Hugh Pearman: British spirit brings cheer

Riding on the patriotic feelings in the aftermath of the Jubilee weekend, Hugh Pearman thinks designers and manufacturers need to be proud of being British

What do you do on a wet Tuesday when you’re bored? It’s always dangerous when you’re sitting in front of a computer. Me, I started the day by ordering another and better computer on-line, at sobering cost. Other dull Tuesdays lately have seen me order such things as a state-of-the-art digital camera, a stack of aluminium café chairs, a spur-of-the-moment air ticket to Dublin and so forth. Anything to avoid thinking about a clutch of looming deadlines. But this particular day, a phone call saved my credit card from further pain. It was Paul Priestman and he had just the best wet-Tuesday offer. Why didn’t I join him at the Exclusively Housewares show?

You just cannot turn down an invitation like that. I may baulk at going to the Milan Fair, Spectrum, 100% Design and all the rest of them, but Exclusively Housewares had a compellingly Victoria Wood ring to it.

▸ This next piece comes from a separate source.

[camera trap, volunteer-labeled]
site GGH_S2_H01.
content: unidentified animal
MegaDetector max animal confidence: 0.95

Before you could say snap ‘n’ seal, I was on the number 19 Routemaster bus to London’s Business Design Centre.

I hoped it would be a cross between a John Lewis basement and Lakeland Plastics, only bigger. And it was. At Exclusively Housewares, you ran the gamut of salad spinners, Thermos flasks, water filter jugs, wine racks, mops, coffee makers, pots and pans, pedal bins and – a special delight – those giant pepper grinders deployed in proper English Italian restaurants. Oh yes, it was a treat. Being a store buyer must be the best job in the world.

You may be wondering what Priestman, he of Priestman Goode, designer of express railway trains and airline interiors and covetable radiators, chairman of the Design Business Association and much else, was doing in a joint like this. I mean, it was fun, but shouldn’t such a high-profile character be doing some proper work on a Tuesday morning? Gently, Priestman guided me towards the Boa stand. The name Boa may not mean much to you, so let me elucidate: it started off by making the Boa Constrictor strap wrench, with which you untwist things that want to stay stuck. The company had recently bought up a struggling cutlery manufacturer. Priestman Goode has designed a new range of housewares for Boa, and will be designing many more (News, DW 30 May). They designed the stand, too, effectively a portable showroom.

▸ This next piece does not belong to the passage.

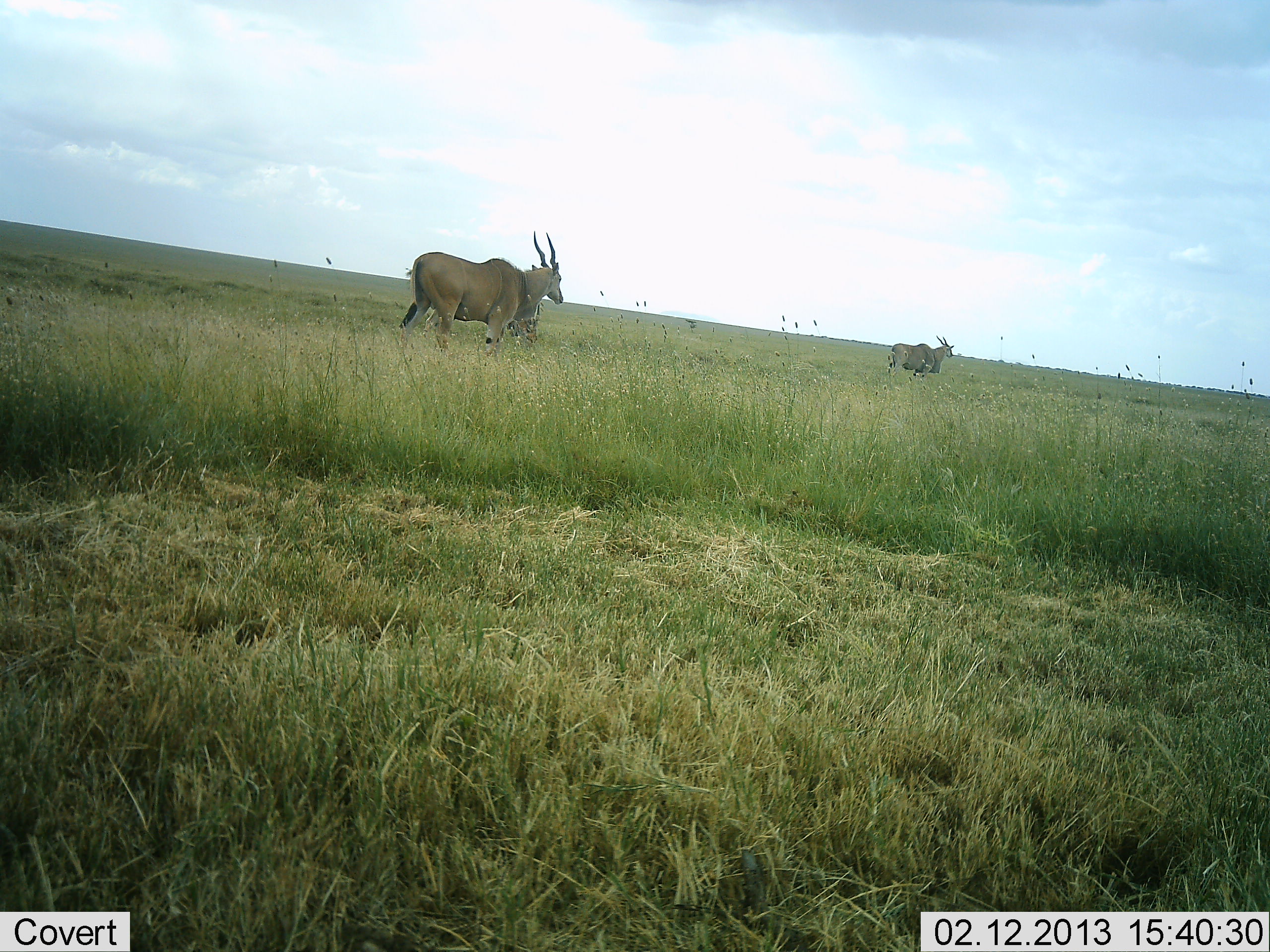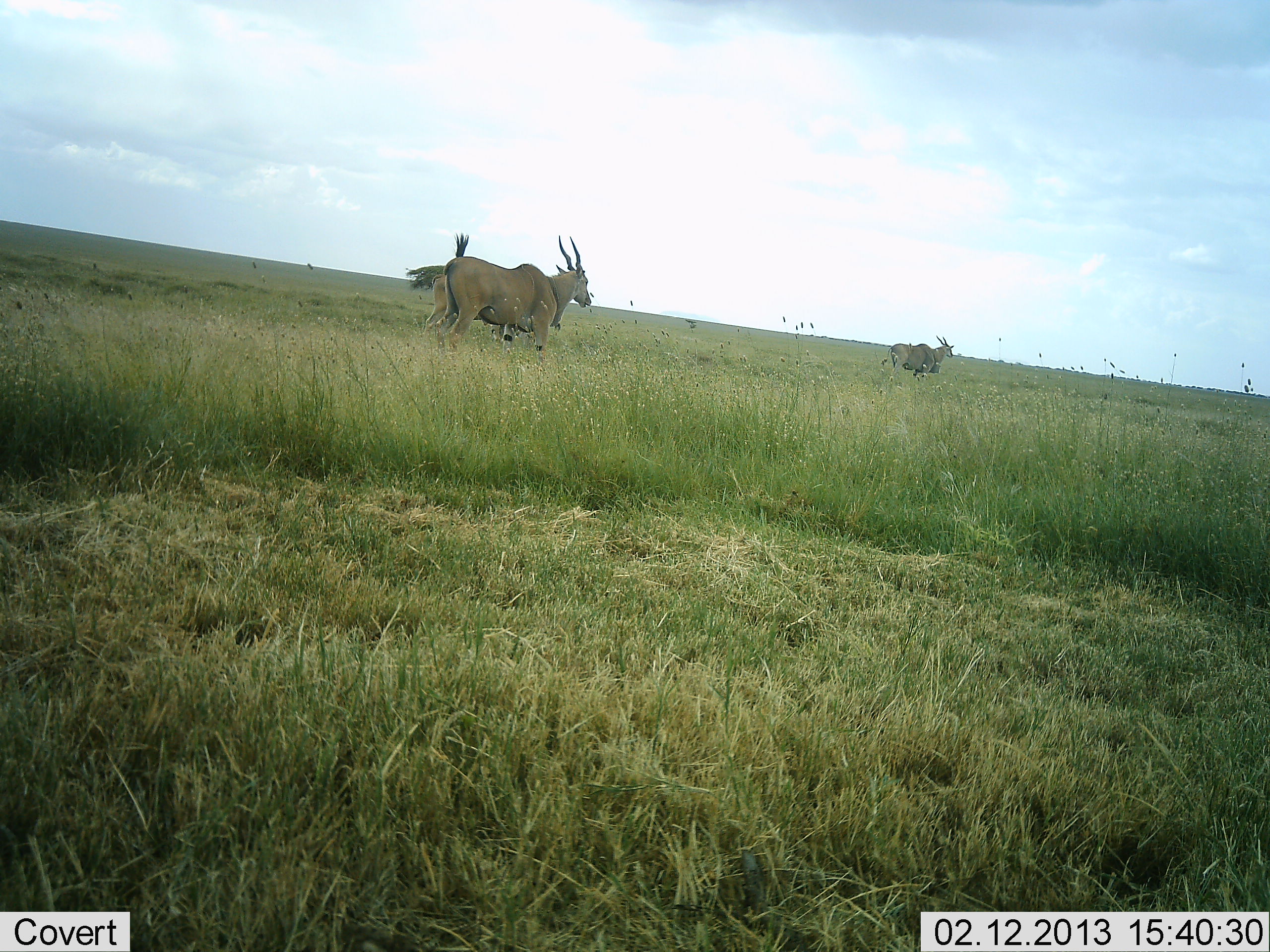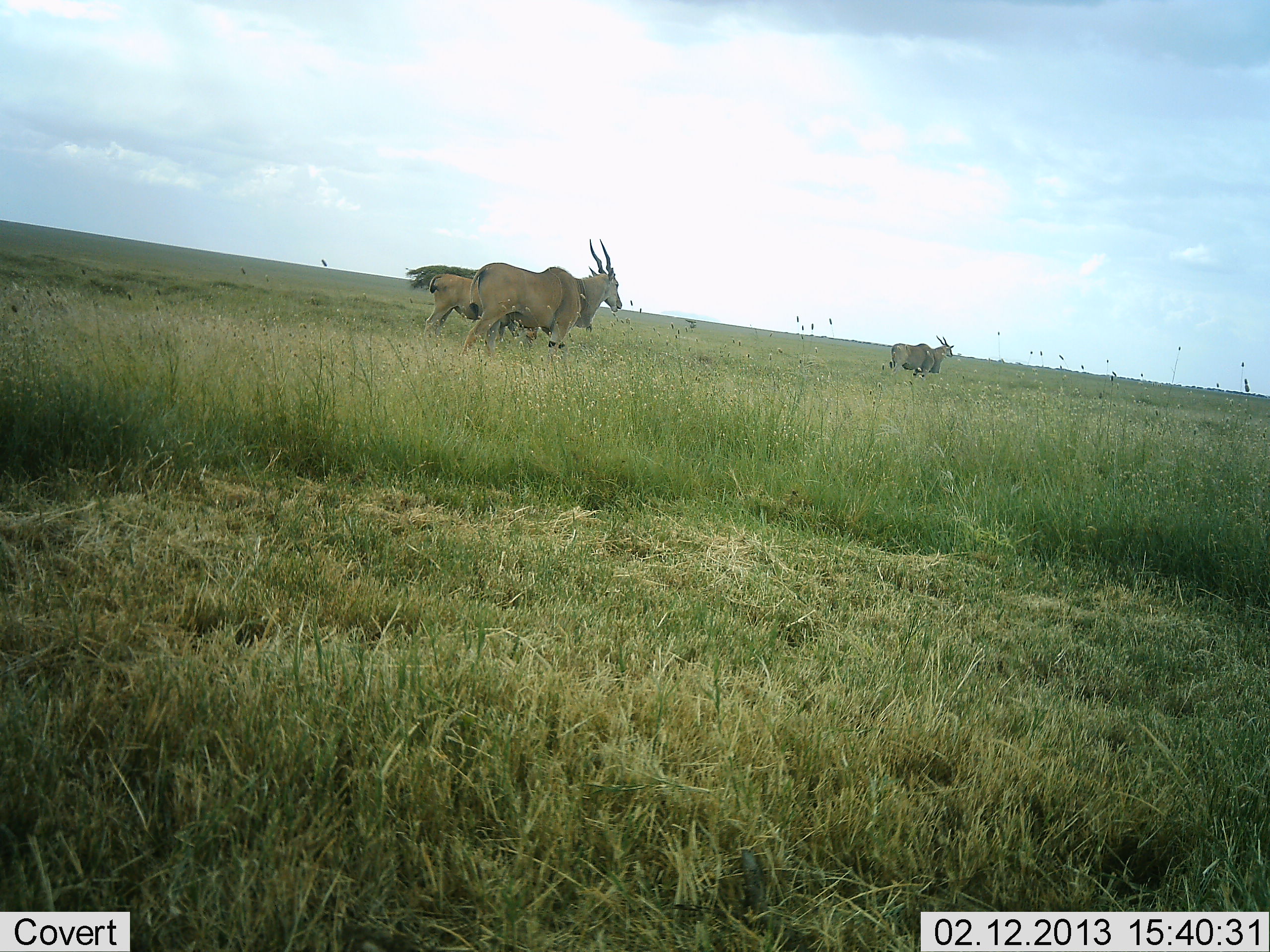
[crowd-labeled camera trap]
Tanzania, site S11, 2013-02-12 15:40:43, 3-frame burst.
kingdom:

The brief, from Boa’s director Brian Alexander, is not to reinvent things from scratch, but to make better products at a keen price.

This, it has done. The display oozed design ingenuity. There’s the Clam wooden kitchen knife block. It’s in two halves, held together by amazingly powerful magnets. So, unlike normal knife blocks, you can pull it apart and clean out the gunk which tends to gather in the slots. Priestman has used the same ‘rare-earth’ magnet technology for a plastic-cased wall-mounted knife rack. He’s designed the knives themselves, with satisfying ergonomic handles and best Sheffield steel. Another variation has a pull-out drawer of cooks’ knives beneath a chopping block. He’s done other kitchen utensils, most ingenious of which is a combined bread bin, board and knife, complete with crumb tray. Plus there’s his plastic Canpull which opens ring-pull cans by exactly mimicking the shape and mechanics of the nail-breaking pull itself – but bigger.

So what? Well, this stuff aims to compete with the likes of Alessi and Bodum products. It looks the part. Alexander relates how the store buyers start off by assuming Boa must be Italian or German, and are amazed when he says it is based in Croydon. The next thing they say is that the produ

cts are underpriced. This doesn’t bother him: he’s after volume high street sales, not design boutiques.

Will it work? Boa is going hell-for-leather for the design-conscious consumer with objects that are practical, high quality and good looking. This is what the best designers do: taking things of known usefulness and making them a little bit better, slightly more ingenious. Styling is involved, but it is styling to a purpose. They are solid, tactile things, produced using basic manufacturing technology. They ought to enjoy a long product life.

And there is something very old-fashioned about the venture. It is entirely British with an eye on international exports as well as the home market. I didn’t think anybody did that any more. Which is why my visit to Exclusively Housewares cheered up my dull Tuesday even more than I’d hoped. Who says I don’t get the glamorous assignments?